The conversion processing unit estimates the state sequence so as to increase the objective function using a Viterbi algorithm, and the target speech corresponding to the source speech to be predicted is estimated from the estimated state sequence. 4. The fundamental frequency pattern prediction apparatus according to claim 3, wherein the command sequence is predicted.
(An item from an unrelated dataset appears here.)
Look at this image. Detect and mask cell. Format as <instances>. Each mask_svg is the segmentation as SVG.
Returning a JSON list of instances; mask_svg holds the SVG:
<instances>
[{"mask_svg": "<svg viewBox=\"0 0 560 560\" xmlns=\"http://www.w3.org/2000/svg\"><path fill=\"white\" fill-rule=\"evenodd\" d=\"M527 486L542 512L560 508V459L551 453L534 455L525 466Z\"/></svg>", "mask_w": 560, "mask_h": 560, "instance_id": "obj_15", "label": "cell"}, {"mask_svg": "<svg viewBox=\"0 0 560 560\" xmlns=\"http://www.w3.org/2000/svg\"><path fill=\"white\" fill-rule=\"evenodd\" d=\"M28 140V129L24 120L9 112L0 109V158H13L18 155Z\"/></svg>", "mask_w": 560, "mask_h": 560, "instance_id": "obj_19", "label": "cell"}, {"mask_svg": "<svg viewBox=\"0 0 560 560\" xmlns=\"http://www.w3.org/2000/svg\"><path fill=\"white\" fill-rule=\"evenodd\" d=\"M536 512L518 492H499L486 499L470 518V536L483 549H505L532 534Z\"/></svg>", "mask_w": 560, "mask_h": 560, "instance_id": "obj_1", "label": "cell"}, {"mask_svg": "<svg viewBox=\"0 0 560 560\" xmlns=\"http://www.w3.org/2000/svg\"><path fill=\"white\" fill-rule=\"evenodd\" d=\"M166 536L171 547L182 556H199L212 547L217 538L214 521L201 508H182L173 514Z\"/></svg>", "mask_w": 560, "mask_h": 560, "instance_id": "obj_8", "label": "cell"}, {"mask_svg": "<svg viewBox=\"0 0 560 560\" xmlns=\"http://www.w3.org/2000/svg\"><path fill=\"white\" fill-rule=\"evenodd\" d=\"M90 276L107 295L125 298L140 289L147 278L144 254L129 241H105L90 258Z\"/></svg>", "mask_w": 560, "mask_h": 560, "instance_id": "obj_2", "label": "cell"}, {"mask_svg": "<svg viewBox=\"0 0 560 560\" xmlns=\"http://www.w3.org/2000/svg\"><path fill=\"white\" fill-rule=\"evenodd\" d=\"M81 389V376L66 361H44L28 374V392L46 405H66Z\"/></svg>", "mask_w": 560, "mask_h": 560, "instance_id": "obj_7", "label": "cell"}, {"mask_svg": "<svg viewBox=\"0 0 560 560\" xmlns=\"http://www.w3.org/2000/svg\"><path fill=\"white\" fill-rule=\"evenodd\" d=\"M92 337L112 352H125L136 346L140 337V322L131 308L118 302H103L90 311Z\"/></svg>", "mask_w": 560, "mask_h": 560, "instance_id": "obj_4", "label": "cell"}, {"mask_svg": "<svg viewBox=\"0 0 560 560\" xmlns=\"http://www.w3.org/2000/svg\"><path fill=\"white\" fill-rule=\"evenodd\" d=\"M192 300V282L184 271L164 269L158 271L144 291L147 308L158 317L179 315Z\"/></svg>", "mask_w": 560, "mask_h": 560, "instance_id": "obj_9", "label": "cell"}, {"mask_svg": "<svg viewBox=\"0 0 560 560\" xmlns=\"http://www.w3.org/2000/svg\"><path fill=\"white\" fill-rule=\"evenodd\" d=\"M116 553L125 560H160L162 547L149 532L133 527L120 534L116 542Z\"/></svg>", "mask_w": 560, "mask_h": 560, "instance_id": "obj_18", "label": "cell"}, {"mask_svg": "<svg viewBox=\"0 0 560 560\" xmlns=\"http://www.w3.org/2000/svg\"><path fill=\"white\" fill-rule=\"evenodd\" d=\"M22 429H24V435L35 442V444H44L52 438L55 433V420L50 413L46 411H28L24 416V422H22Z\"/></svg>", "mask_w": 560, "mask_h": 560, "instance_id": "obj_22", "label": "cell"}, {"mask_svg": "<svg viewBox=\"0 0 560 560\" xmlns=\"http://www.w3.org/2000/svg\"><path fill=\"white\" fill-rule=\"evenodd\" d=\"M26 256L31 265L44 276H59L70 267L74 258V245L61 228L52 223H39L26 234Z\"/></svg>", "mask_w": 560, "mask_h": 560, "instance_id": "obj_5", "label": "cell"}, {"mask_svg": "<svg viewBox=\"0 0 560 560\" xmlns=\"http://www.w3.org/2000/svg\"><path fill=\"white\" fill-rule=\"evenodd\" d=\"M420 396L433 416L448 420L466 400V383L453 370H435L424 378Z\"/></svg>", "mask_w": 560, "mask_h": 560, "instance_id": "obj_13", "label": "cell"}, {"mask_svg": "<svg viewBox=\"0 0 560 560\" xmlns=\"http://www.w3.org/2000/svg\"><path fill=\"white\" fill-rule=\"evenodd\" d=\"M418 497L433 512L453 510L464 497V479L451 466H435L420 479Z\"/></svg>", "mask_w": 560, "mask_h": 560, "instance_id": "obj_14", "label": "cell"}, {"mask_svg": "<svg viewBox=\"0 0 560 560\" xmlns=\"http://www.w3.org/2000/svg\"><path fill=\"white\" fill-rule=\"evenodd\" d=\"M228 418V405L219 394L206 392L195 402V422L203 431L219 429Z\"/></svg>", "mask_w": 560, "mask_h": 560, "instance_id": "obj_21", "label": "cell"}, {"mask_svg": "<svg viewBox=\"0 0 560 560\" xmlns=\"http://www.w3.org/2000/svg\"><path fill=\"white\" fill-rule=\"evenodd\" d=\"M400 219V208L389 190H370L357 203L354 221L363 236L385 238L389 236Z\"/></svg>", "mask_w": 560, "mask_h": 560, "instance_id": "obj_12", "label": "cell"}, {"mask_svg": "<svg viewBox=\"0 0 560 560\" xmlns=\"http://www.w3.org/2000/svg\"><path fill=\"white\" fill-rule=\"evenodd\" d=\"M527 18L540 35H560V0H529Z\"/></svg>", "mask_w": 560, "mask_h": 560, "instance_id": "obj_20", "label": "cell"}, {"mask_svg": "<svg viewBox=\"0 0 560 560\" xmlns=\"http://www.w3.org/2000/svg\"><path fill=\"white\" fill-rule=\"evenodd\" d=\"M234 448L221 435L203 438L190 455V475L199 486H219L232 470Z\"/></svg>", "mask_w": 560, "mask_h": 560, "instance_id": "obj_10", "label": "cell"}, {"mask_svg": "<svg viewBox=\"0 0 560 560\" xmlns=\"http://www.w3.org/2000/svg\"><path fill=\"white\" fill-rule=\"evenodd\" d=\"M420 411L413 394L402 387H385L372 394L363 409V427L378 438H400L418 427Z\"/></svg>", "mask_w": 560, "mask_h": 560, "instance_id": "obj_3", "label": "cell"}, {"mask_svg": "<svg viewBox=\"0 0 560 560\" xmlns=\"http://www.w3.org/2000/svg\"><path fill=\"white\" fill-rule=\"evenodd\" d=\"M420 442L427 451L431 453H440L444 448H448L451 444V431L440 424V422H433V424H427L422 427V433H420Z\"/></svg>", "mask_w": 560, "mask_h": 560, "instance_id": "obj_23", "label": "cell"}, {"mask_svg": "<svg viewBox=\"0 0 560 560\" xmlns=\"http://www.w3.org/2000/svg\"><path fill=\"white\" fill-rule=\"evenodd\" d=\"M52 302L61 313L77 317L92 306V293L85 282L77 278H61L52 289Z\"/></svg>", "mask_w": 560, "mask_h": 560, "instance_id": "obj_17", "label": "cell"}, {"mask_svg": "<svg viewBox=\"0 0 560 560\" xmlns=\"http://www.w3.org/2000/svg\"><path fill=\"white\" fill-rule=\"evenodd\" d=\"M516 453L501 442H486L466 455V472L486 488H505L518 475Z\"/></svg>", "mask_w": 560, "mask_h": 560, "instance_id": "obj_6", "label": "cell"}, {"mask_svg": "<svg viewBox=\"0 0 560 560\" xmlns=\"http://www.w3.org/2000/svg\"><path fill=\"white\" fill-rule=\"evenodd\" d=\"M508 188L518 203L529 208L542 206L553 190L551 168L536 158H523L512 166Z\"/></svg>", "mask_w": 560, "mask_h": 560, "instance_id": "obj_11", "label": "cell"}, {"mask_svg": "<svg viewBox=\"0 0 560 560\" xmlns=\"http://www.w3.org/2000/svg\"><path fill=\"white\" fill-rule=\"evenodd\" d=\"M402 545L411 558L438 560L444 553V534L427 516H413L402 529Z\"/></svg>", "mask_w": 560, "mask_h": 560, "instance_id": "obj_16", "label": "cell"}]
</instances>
From the source voice time series data as input, from a pair of phrase commands that represent the basic frequency pattern generated by the translational movement of the thyroid cartilage at each time of the target voice and the accent commands that represent the basic frequency pattern generated by the rotational movement of the thyroid cartilage A fundamental frequency pattern prediction method in a fundamental frequency pattern prediction apparatus that predicts a command sequence comprising:
The learning unit receives parallel data consisting of time-series data of source speech and target speech of a learning sample as input, and a spectral feature quantity vector at each time extracted from the time-series data of the source speech, A spectrum of each time of the source speech based on a state sequence consisting of an index of a state indicating a pair of the phrase command and the accent command at each time of the hidden Markov model estimated from time series data of the target speech Learning a parameter of a simultaneous generation model of a combination of a feature vector and the state sequence of a target speech;
The conversion processing unit receives time series data of the source speech to be predicted as input, and a spectral feature vector at each time extracted from the time series data of the source speech to be predicted, and the simultaneous learning learned by the learning unit Predicting the command sequence of the target speech corresponding to the source speech to be predicted based on parameters of the generation model;
A basic frequency pattern prediction method including:

The Hidden Markov Model includes a plurality of states p _m that the phrase command is to occur, a plurality of states a _n that the accent command is occurring, the phrase state r ₀ the command and any of the accent command not causing, r have _one and, in the transition from the state r ₀ to one of the plurality of states p _m transitions to the state r _1, the transition from the state r ₁ to any one of the plurality of states a _n fundamental frequency pattern predicting method according to claim 5 wherein each state is connected to transition to the state r _0.

The fundamental frequency pattern prediction method according to claim 5 or 6, wherein the learning unit learns the parameter λ of the simultaneous generation model so as to increase an objective function represented by the following expression.
Where c is a spectral feature vector c [k] at each time k of the source speech, and s is the state series consisting of states s _{k at} each time k,
Is a parameter of the state output distribution P (c [k] | s _k ) of the state s _k , φ _{i, i ′} is the transition probability between the states i, _{i ′} of the hidden Markov model, and φ _i is , The probability that the initial state is state i.

The program for functioning a computer as each part of the fundamental frequency pattern prediction apparatus of any one of Claims 1-4.